◆ **Your goal**
Write the next part of the reader comments about old films that appear below, picking up right after their last sentence.

◆ **Extracted text**

The making of the film turned into a grotesque comedy, a runaway production that required massive resources, a real ship, and even troops just when the regime could least afford them. The original director was removed and became a prison cell "suicide". When finally completed, the government banned its showing in Berlin. The city was being bombed, so not the time for a disaster epic. The ship used in the film figured in a horrific atrocity near the war's end.
There's an excellent documentary titled "Nazi Titanic" which has played on the History Channel, not currently available on Amazon. It covers how Goebbels realized that slick entertainments were more effective than shrill "documentaries", and had high hopes for his anti-British epic. There's also a book titled "The Nazi Titanic", which focuses on the ship used in the movie, and the movie itself is on YouTube.
Recall reading somewhere that Olivia campaigned for Lew Ayres to have the male lead in THE DARK MIRROR to help get his career going again.
That "Nazi Titanic" movie is available online for free from Tubi, where I watched it just last month; it's worth a gander; the production values are good.
Here's a link:
https://tubitv.com/movies/698745/titanic
That Titanic picture was the most expensive German production up to that time; the director made a big deal out of using a real ship. Yet the ship's exterior appears once, as I recall, while the interiors look like a sound stage. I have no idea where all that money went, other than, perhaps, meals for the director and, maybe, the extras. Interesting strictly for historical purposes only.
With all the zillions of hours of material Disney has not made available, it's interesting that the 1940 SWISS FAMILY ROBINSON did pop up for streaming on Disney+ right away!
Another Nazi epic from that period was KOLLBERG, which followed the same pattern of huge budget (in color, yet!), cast of thousands (again, soldiers who figured dying onscreen was better than getting shot by the Allies), and bad timing (by the time the film was released, the real Kollberg was captured). Ach du lieber!
Re Terry and the Pirates: There was an attempt to revive it late in the last century, starting with a slick, updated comic strip meant to anchor a franchise. Herewith the story:
http://strippersguide.blogspot.com/2009/05/obscurity-of-day-terry-and-pirates.html
I was a bit annoyed with the serial version. I'd read the first year or two of the strip. It was set in China, served up sexy female characters with the pirate Dragon Lady at the top of the list, and was genuinely exotic. The serial played as generic jungle hijinks, with the Dragon Lady now a good-girl white goddess tribal ruler.

◆ **Supplied material**

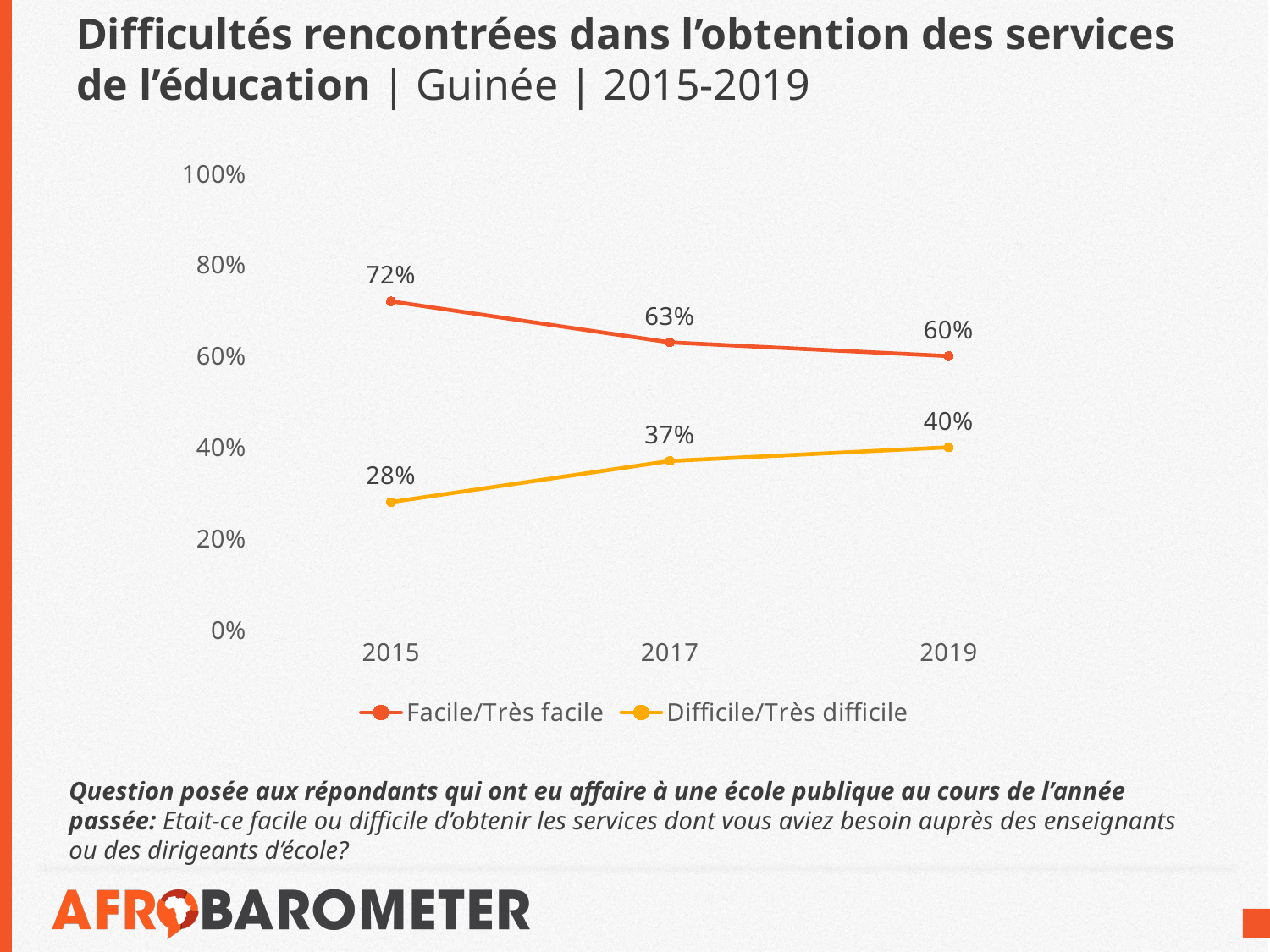
How many series does the legend list? 2 What kind of chart is shown on the slide? Line chart Does the Facile/Très facile line rise or fall from 2015 to 2019? Fall In which year is the Difficile/Très difficile value lowest? 2015 How many years are plotted on the x axis? 3 What is the value for Difficile/Très difficile in 2019? 40% What is the value for Facile/Très facile in 2015? 72% In which year is the Facile/Très facile value highest? 2015 Which is larger in 2017: Facile/Très facile or Difficile/Très difficile? Facile/Très facile What is the value for Facile/Très facile in 2017? 63% What is the difference between the Facile/Très facile and Difficile/Très difficile values in 2019? 20% By how much did the Difficile/Très difficile value change from 2015 to 2019? 12%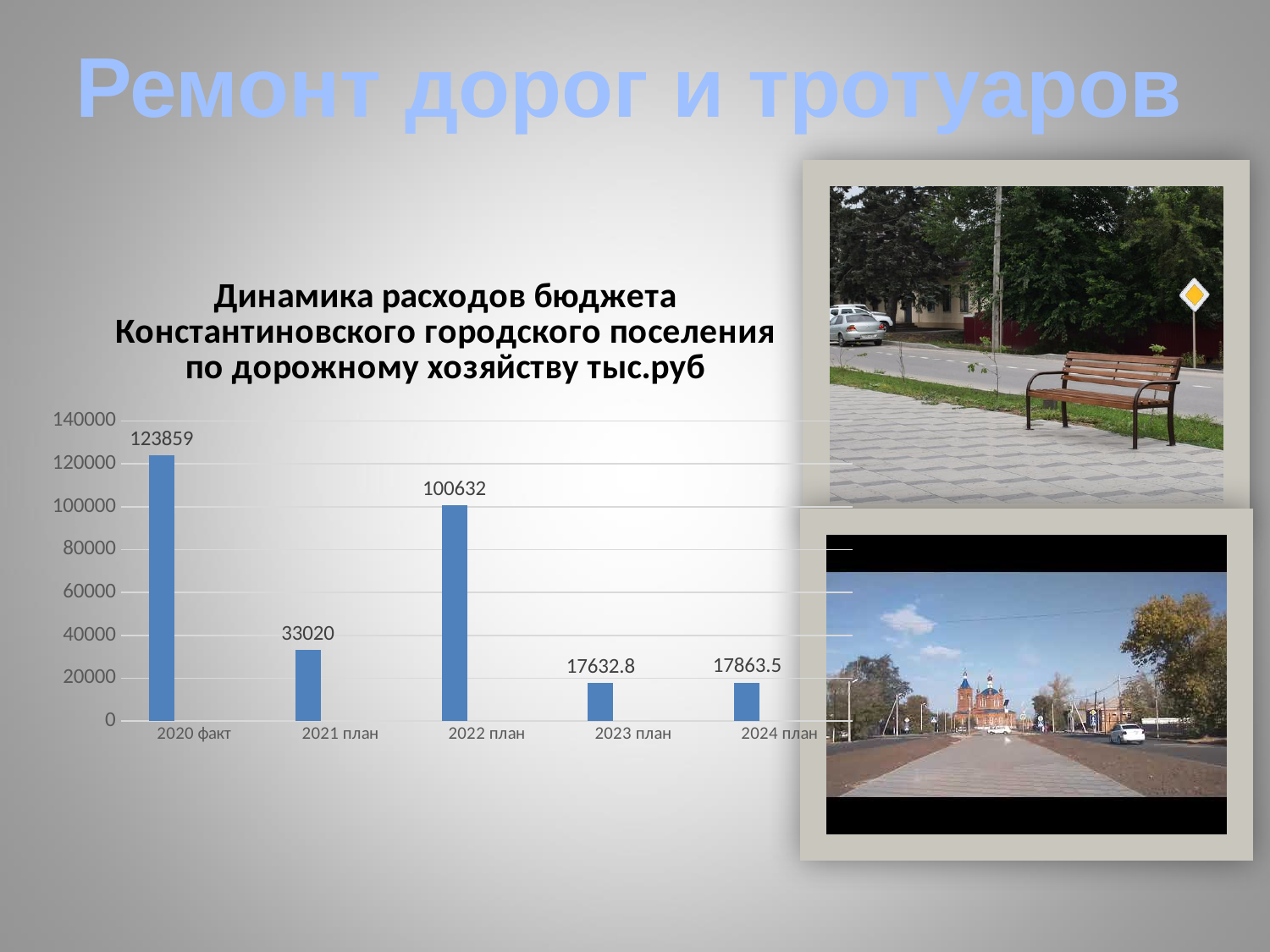
Which is larger, the value for 2021 план or the value for 2022 план? 2022 план How many categories are shown on the x axis? 5 What is the value for 2023 план? 17632.8 What kind of chart is shown on the slide? bar chart Which category has the highest value? 2020 факт What is the value for 2022 план? 100632 What is the difference between the values for 2020 факт and 2022 план? 23227 What is the value for 2020 факт? 123859 Is the value for 2021 план greater or less than 40000? less What is the value for 2024 план? 17863.5 Which category has the lowest value? 2023 план What is the difference between the values for 2021 план and 2023 план? 15387.2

◆ **Response box**
Dan Mercer speculates on crowd reaction to THE DARK MIRROR and to come THE SNAKE PIT:
I’m sure the people lured into the Woods by that advertisement for “The Dark Mirror,” featuring a knife-wielding Olivia de Haviland in a negligee, were in for a surprise. Was it a delightful surprise, such as that 42nd Street crowd enjoyed with James Agee when they watched “Curse of the Cat People”? I doubt it. Later “The Snake Pit” features the same simple, mechanistic approach towards psychoanalysis as “Spellbound,” but is a good deal grimmer and less entertaining than the Hitchcock film. Miss de Havilland’s character is either dramatically dysfunctional or child-like, plaintively reciting the nostrums of her psychoanalyst, but hardly more functional for that. Leo Genn as the psychoanalyst is wise and caring, but he is part of the hierarchy presiding over an institution that is essentially a warehouse for the mentally ill and infirm. There seems to be a contradiction here, unless Genn is playing that time-honored role of the reformer versus the establishment, like Bogart in “Crime School,” matching wits with the evil warden of a reformatory for boys, with the “Dead End” Kids as the inmates, ethically challenged but not necessarily without their share of mental defects.
I wonder if the Woods provided a “square up” reel for the less gruntled of their patrons and, if so, what it might have consisted of?